What this exercise asks:
a) In the post about CPU configuration bits, what mode did the writer's team switch the chip into when it had trouble with cache coherent loads using an update protocol?
b) Go on with the post about CPU configuration bits from the point where it stops.

Passage given:
++++++++++++++++++++

I was trying to be careful because I don't know exactly how this works on AMD CPUs, but what I meant was that in the CPUS I worked with (back in the day) there are a bunch of configuration bits that got clocked into the chip at startup to control its function. I believe that the same thing happens with modern x86 chips except that these bits come from the BIOS.

When we were debugging MIPS chips and new multiprocessor system architectures, we sometimes needed to change those configuration bits to tell the chip not to use certain performance features because they would cause the chip to produce incorrect results.

For example, if the chip was having trouble with cache coherent loads using an update protocol, we would switch the chip into invalidate mode - slower in some situations, but it worked. Or when the chips were new, we would have to make sure that the sysad bus (MIPS equivalent to FSB) ran at a particular fraction of the internal clock. Or we would have to disable out-of-order execution...

++++++++++++++++++++

Supplied material:
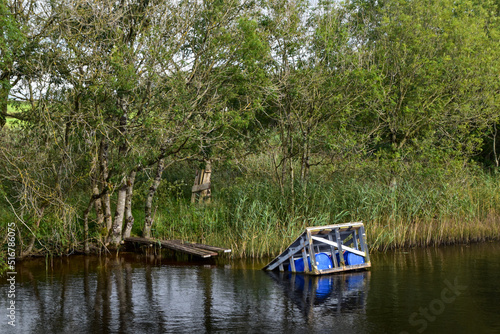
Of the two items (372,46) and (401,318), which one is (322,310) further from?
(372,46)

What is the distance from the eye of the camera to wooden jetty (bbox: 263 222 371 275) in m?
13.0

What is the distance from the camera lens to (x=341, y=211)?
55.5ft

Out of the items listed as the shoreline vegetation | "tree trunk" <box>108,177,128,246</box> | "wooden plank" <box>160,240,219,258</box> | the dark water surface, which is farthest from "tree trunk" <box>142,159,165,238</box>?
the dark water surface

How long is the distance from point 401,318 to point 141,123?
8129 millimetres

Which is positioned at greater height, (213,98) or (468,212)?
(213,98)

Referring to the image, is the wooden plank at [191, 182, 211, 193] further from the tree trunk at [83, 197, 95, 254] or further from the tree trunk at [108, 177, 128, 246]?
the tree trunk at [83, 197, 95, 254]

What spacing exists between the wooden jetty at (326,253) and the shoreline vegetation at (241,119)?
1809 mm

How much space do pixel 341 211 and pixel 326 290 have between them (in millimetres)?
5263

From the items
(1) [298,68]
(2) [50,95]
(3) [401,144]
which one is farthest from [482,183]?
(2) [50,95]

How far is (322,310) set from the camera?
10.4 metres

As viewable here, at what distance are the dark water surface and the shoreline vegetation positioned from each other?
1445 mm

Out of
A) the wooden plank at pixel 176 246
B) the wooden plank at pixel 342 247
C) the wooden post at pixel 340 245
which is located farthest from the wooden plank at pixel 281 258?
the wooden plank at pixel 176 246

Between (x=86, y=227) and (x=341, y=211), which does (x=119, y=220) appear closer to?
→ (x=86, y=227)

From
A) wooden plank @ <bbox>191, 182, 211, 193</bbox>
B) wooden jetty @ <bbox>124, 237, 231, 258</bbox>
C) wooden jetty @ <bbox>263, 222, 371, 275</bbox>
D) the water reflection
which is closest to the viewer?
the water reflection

++++++++++++++++++++

Expected responses:
a) Invalidate mode.

b)
It's actually a lot like software debugging. It's all about testing as much logic as you can. You have to find as many bugs as you can before you spin the chip so sometimes you have to have to run at significantly lower performance just to get the OS to boot and run benchmarks properly. Then you fix a whole bunch of bugs and critical paths at the same time and respin the chip.

We don't know where AMD is in that process, but you'd have to hope that these chips are early silicon that was able to run correctly but had performance features turned off or not well tuned (what I soemwhat simplisticly referred to as "debug mode"). It's possible that the chips are being respun as we type.

If anyone would like to enlighten me on how AMD chips get configuration bits from the BIOS and what they control (do they still load microcode?), let me know!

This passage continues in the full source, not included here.